▼▼▼
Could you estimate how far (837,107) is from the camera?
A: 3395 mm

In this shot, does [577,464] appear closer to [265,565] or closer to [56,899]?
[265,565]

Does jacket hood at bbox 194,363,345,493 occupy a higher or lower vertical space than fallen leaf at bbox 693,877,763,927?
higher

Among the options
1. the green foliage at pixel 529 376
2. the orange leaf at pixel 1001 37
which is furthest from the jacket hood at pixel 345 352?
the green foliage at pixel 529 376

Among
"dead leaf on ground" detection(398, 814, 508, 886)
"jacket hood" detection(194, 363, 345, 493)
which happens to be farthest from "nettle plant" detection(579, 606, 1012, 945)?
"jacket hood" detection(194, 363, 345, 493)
▲▲▲
◆ **Ejercicio escrito**
Pon en una lista JSON de cadenas las líneas de arriba desde la que contiene "Among the options" hasta la última, ambas incluidas. Usa una cadena por línea y omite las líneas en blanco.

◆ **Resultado**
[
  "Among the options",
  "1. the green foliage at pixel 529 376",
  "2. the orange leaf at pixel 1001 37",
  "which is furthest from the jacket hood at pixel 345 352?",
  "the green foliage at pixel 529 376",
  "Among",
  "\"dead leaf on ground\" detection(398, 814, 508, 886)",
  "\"jacket hood\" detection(194, 363, 345, 493)",
  "which happens to be farthest from \"nettle plant\" detection(579, 606, 1012, 945)?",
  "\"jacket hood\" detection(194, 363, 345, 493)"
]